§ **Work order 1**
Decide whether each statement agrees with the passage on private investment below. Answer yes or no for each, and quote the deciding words of the passage.
(a) Gujarat and Odisha each account for 13 per cent of the institutionally assisted projects.
(b) According to the RBI, GDP growth rates look respectable because of private investment.
(c) Recapitalisation of PSBs could let credit flow into infrastructure while other growing segments are starved of investment.
§ **Work order 2**
In the passage on private investment below, what share of the institutionally assisted projects between 2012-13 and 2016-17 is in Maharashtra?
§ **Work order 3**
Please write what comes next in the passage on private investment below, starting after its final sentence.
====== Passage
The report also shows that institutionally assisted projects between 2012-13 to 2016-17 are concentrated in Gujarat (13 per cent), Odisha (13 per cent), Maharashtra (12 per cent), Andhra Pradesh (7 per cent), Chhattisgarh (6 per cent), Madhya Pradesh (6 per cent), Karnataka (5 per cent).
It is apparent that there is a mismanagement of investment and that it is not spread out well enough to generate both jobs and consumption. If there are adequate roads and abundance of power, but if there are not enough people and enough projects who can make use of these infrastructural facilities, then the excessive private investment in infrastructure needs to be assessed. Right now, the GDP growth rates look respectable, according to the RBI, because of public and household expenditures. It may not be sustained for too long and it is likely to have inflationary effects.
The market should ideally influence intelligent investment decisions. But data shows that private investment decisions are not following the intelligent pathway. If the government eases the stressed assets of PSBs through recapitalisation, private investment through credit offtake could flow into the safer channels of infrastructure, while other segments of the economy with potential for growth, would be starved of much needed investment.
============
====== Source material
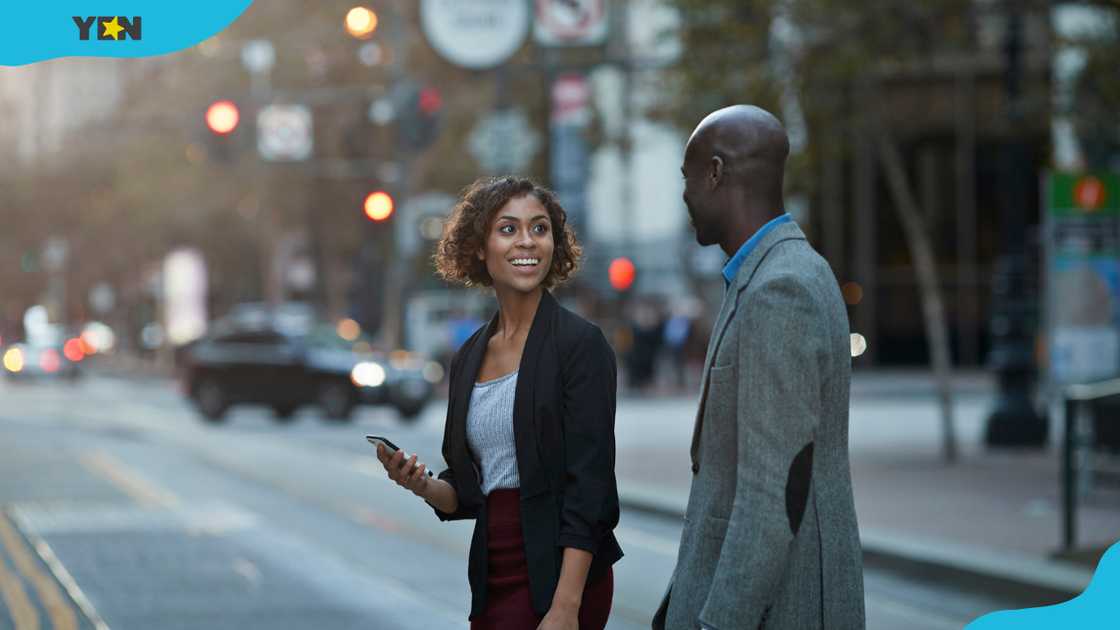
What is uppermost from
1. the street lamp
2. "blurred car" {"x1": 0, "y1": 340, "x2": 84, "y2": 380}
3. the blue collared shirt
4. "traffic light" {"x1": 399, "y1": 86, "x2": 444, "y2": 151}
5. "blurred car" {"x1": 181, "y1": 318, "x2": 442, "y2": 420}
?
the street lamp

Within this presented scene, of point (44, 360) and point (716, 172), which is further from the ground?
point (716, 172)

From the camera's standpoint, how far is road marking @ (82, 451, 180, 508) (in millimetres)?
15531

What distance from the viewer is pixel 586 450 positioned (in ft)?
13.2

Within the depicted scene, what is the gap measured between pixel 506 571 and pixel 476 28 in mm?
15072

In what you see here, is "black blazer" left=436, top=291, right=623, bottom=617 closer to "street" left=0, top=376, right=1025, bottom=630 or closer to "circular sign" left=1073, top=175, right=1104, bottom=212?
"street" left=0, top=376, right=1025, bottom=630

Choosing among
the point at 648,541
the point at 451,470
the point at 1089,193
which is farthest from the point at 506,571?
the point at 1089,193

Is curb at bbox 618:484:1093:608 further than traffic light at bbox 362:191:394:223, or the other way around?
traffic light at bbox 362:191:394:223

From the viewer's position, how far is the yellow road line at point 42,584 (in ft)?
29.3

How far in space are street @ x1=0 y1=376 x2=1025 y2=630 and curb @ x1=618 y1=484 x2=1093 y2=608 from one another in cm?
11

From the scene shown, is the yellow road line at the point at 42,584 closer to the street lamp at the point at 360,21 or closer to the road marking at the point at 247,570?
the road marking at the point at 247,570

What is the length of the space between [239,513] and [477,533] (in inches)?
422

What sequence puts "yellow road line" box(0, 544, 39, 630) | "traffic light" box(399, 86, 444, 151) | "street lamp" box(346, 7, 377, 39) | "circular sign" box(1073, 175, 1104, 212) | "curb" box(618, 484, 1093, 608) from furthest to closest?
1. "traffic light" box(399, 86, 444, 151)
2. "street lamp" box(346, 7, 377, 39)
3. "circular sign" box(1073, 175, 1104, 212)
4. "curb" box(618, 484, 1093, 608)
5. "yellow road line" box(0, 544, 39, 630)

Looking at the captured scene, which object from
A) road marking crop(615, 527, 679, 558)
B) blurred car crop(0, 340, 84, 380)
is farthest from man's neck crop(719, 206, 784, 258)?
blurred car crop(0, 340, 84, 380)

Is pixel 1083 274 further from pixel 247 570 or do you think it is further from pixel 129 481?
pixel 129 481
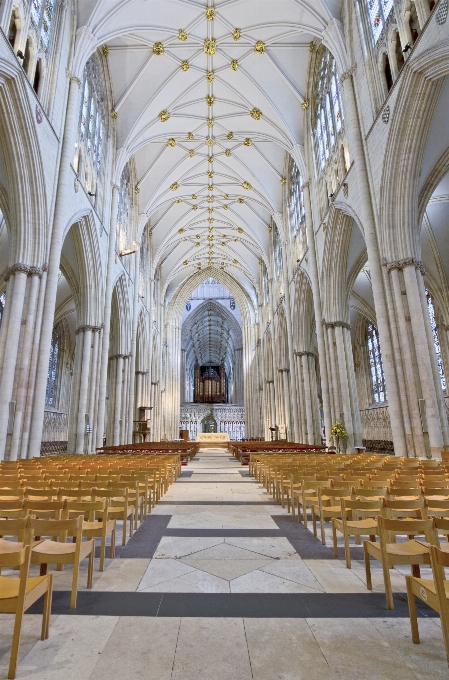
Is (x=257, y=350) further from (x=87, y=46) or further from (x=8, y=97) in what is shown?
(x=8, y=97)

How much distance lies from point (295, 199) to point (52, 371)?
67.1 ft

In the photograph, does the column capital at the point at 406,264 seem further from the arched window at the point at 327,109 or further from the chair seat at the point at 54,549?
the chair seat at the point at 54,549

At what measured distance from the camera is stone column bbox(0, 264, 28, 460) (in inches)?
386

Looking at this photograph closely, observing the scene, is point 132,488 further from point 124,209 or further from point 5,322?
point 124,209

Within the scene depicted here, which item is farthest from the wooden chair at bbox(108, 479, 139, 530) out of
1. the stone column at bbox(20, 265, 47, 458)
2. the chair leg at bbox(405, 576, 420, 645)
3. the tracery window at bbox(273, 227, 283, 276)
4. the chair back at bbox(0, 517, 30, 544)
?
the tracery window at bbox(273, 227, 283, 276)

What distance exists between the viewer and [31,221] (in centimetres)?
1145

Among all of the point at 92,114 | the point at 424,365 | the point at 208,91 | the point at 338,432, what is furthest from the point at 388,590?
the point at 208,91

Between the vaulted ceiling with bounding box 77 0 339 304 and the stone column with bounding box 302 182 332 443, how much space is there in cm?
309

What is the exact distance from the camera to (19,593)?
80.3 inches

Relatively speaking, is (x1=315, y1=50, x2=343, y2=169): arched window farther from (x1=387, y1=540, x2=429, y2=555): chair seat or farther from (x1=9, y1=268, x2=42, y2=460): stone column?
(x1=387, y1=540, x2=429, y2=555): chair seat

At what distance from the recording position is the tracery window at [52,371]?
2679cm

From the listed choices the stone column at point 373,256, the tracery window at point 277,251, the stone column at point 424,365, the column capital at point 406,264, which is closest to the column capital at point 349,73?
the stone column at point 373,256

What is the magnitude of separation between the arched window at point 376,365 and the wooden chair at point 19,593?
25.9 m

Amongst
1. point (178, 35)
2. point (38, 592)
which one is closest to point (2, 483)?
point (38, 592)
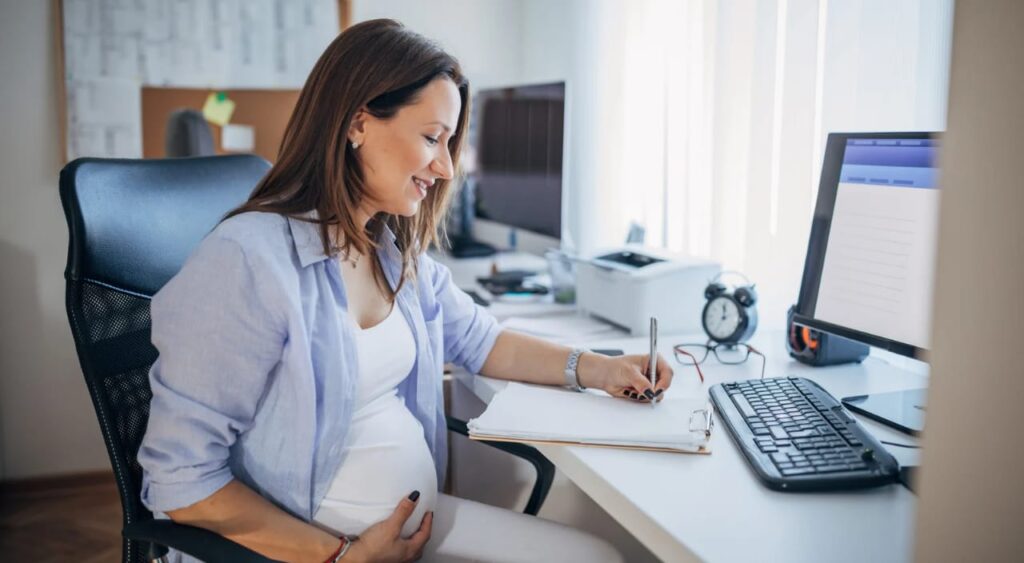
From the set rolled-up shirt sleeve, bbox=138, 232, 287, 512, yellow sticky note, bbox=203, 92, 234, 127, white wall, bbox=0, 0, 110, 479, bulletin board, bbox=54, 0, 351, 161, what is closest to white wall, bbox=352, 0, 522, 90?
bulletin board, bbox=54, 0, 351, 161

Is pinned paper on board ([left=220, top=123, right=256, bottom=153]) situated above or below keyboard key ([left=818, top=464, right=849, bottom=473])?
above

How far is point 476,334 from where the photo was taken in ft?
4.89

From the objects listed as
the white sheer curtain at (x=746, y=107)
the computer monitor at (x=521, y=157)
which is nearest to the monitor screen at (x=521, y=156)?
the computer monitor at (x=521, y=157)

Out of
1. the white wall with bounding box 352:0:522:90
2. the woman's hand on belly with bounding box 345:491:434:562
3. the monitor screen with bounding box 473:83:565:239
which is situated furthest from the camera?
the white wall with bounding box 352:0:522:90

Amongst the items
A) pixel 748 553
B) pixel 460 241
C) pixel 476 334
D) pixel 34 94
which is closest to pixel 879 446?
pixel 748 553

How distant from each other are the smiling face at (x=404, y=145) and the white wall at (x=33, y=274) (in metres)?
1.93

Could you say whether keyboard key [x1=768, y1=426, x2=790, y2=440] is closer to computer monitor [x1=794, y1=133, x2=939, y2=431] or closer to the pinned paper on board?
computer monitor [x1=794, y1=133, x2=939, y2=431]

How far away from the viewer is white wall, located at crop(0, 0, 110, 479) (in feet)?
8.75

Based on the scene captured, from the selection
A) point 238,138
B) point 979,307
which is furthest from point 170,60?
point 979,307

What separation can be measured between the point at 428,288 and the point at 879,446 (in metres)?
0.75

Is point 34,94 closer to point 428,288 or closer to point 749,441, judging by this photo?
point 428,288

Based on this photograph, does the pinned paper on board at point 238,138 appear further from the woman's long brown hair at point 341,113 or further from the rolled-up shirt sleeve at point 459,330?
Result: the woman's long brown hair at point 341,113

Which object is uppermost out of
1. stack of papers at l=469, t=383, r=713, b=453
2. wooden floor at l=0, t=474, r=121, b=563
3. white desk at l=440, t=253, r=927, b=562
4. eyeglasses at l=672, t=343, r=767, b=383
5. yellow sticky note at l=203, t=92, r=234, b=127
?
yellow sticky note at l=203, t=92, r=234, b=127

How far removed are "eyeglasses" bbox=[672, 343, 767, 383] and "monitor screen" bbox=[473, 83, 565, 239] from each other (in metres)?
0.58
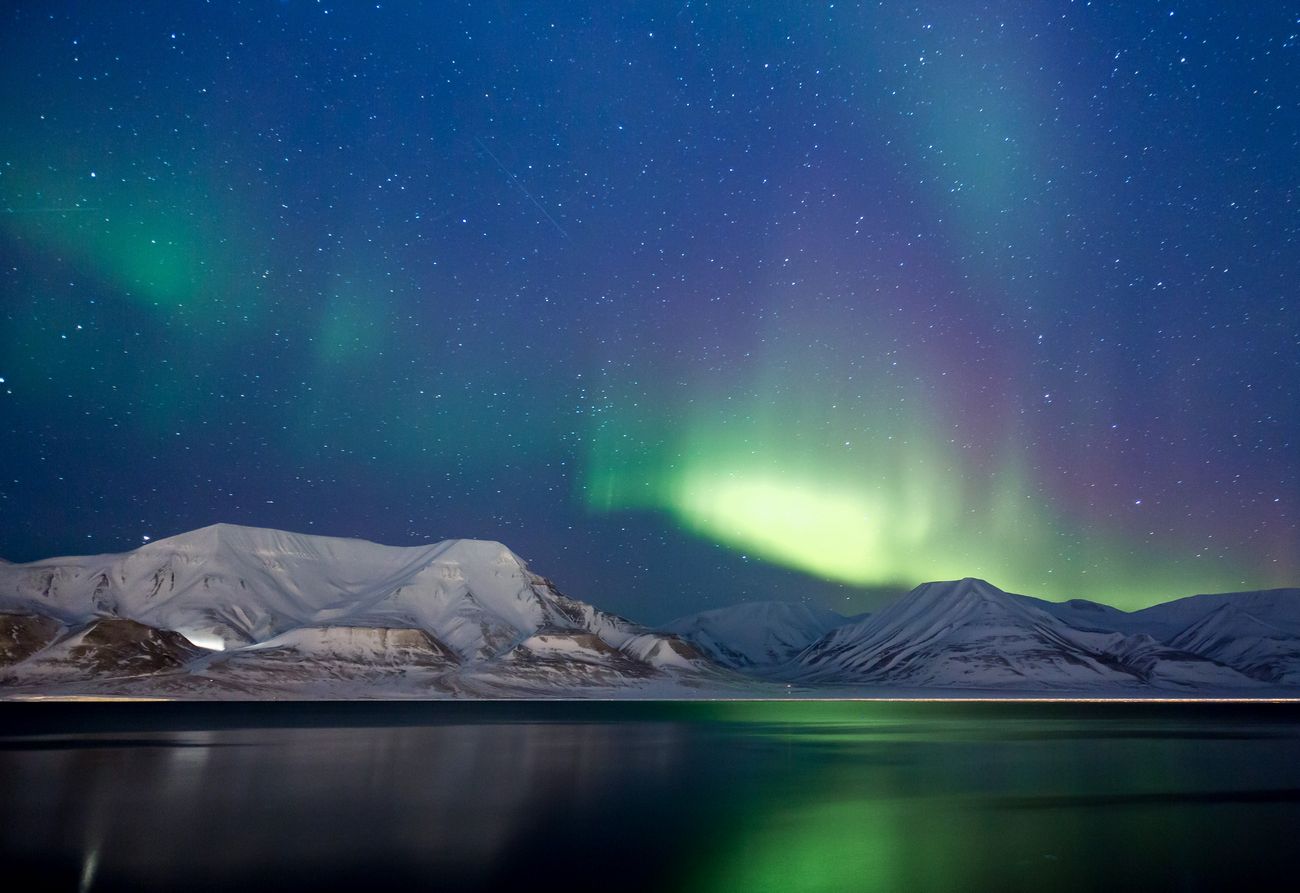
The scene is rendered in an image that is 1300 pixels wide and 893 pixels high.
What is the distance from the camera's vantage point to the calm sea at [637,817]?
30.6 m

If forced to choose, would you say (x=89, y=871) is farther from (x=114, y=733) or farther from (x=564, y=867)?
(x=114, y=733)

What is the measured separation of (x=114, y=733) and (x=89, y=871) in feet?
281

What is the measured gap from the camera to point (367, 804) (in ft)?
149

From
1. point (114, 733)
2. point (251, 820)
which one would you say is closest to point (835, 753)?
point (251, 820)

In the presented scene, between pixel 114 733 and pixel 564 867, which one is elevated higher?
pixel 564 867

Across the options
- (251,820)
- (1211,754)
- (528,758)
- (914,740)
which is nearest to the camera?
(251,820)

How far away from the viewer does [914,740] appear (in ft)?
333

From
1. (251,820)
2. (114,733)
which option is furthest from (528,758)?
(114,733)

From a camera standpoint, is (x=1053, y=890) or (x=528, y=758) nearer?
(x=1053, y=890)

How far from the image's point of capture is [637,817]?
141 ft

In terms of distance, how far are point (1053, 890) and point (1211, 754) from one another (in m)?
65.2

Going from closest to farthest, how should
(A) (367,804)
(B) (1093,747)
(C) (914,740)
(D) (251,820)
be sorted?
(D) (251,820)
(A) (367,804)
(B) (1093,747)
(C) (914,740)

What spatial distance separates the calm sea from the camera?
100ft

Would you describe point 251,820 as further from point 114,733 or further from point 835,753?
point 114,733
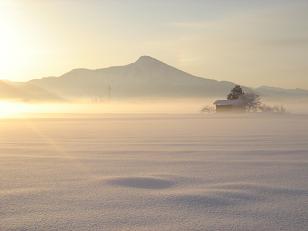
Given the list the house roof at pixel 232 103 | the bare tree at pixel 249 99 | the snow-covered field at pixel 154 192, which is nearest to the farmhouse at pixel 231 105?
the house roof at pixel 232 103

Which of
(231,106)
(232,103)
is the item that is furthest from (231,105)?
(232,103)

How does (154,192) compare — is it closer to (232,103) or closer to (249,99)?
(232,103)

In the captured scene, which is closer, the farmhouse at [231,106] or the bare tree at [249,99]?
the farmhouse at [231,106]

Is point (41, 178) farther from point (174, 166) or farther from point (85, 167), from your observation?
point (174, 166)

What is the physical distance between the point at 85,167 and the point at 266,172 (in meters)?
2.30

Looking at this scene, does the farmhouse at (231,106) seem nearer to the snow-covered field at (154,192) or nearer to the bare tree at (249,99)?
the bare tree at (249,99)

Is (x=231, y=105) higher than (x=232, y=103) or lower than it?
lower

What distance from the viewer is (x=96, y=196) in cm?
357

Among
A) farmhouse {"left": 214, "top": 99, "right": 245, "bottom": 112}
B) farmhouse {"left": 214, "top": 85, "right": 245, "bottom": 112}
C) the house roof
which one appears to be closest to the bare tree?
farmhouse {"left": 214, "top": 85, "right": 245, "bottom": 112}

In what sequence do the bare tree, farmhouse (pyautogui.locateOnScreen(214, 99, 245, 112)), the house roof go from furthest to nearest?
the bare tree → the house roof → farmhouse (pyautogui.locateOnScreen(214, 99, 245, 112))

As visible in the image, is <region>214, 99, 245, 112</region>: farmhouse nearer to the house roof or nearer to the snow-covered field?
the house roof

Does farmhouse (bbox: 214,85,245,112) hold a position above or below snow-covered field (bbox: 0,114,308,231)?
above

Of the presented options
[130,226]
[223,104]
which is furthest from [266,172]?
[223,104]

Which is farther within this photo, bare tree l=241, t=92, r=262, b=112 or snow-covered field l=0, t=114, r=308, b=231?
bare tree l=241, t=92, r=262, b=112
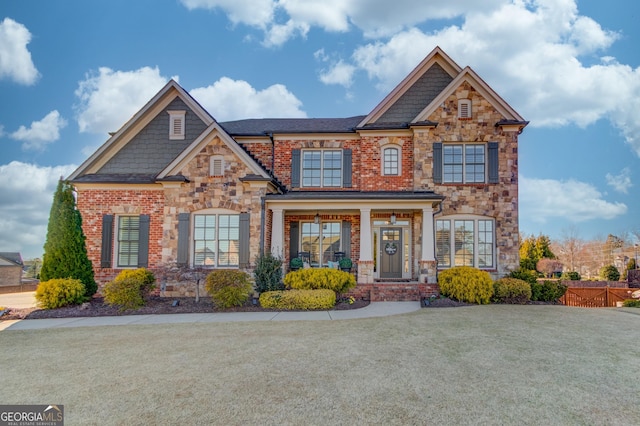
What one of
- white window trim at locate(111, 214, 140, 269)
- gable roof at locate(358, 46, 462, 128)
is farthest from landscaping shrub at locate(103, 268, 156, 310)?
gable roof at locate(358, 46, 462, 128)

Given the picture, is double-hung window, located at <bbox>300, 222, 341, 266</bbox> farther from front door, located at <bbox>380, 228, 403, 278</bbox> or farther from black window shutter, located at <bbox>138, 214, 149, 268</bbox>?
black window shutter, located at <bbox>138, 214, 149, 268</bbox>

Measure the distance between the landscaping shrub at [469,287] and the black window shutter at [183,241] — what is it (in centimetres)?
915

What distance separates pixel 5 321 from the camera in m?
10.5

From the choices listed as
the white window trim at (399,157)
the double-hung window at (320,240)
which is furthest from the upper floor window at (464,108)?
the double-hung window at (320,240)

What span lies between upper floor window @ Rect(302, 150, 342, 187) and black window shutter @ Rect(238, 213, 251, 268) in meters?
3.33

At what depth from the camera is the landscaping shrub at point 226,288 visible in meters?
11.5

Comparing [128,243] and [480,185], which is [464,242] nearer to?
[480,185]

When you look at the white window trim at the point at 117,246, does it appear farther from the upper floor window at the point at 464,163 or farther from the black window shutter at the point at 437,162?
the upper floor window at the point at 464,163

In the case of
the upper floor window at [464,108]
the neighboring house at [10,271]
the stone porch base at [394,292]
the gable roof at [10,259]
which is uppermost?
the upper floor window at [464,108]

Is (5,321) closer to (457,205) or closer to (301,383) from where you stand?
(301,383)

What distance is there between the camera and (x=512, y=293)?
12344 mm

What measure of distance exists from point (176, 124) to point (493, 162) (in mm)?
12863

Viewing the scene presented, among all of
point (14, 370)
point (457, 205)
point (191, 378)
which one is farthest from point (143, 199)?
point (457, 205)

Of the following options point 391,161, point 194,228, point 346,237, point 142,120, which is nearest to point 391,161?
point 391,161
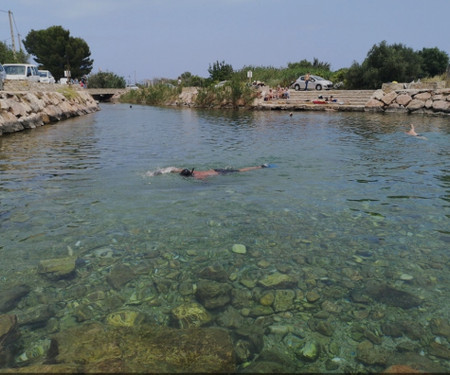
============
§ **Exercise answer 1**
(a) Yes: "Gujarat (13 per cent), Odisha (13 per cent)"
(b) No: "because of public and household expenditures"
(c) Yes: "private investment through credit offtake could flow into the safer channels of infrastructure, while other segments of the economy with potential for growth, would be starved of much needed investment"

§ **Exercise answer 2**
12 per cent.

§ **Exercise answer 3**
There is other basic question: Where do the funds come from if both government and private sector raid the same sources – the banks, the markets. Earlier, there was the concern that government raising funds would leave little for private sector. This issue has been relegated into the background because private investment is dovetailing into the public in the infrastructural sector. There is an uneven distribution of investment in the economy.

1 comment:

Raghu SA said...

The reasons for private investment not taking off are many, and bank NPAs rank way down in the list, although it is an easy target. You need to connect the other dots - look at CMIE data and RBI data on new investment proposals and capacity utilisation in various industries- they don't suggest a flood of investments waiting for banks to open their taps again. Second, are not corporates supposed to be already over-leveraged? (the other balance sheet in the twin balance sheet problem)- so how do we expect them to start borrowing again? The truth is- the larger investment requirements are in infrastructure and core industries, which require long gestation, long repayment loans and which make revenues only after many years- banks are not well placed to make such loans, since their resources consist of short term deposits. Which is why they are comfortable giving out home loans and consumer loans. The complaints industry make about lack of bank credit relate more to working capital (to keep the business going) and not project loans for growth.There are many more -I will list only one-markets and corporates are in the sway of the short-term which is more profitable than the long term.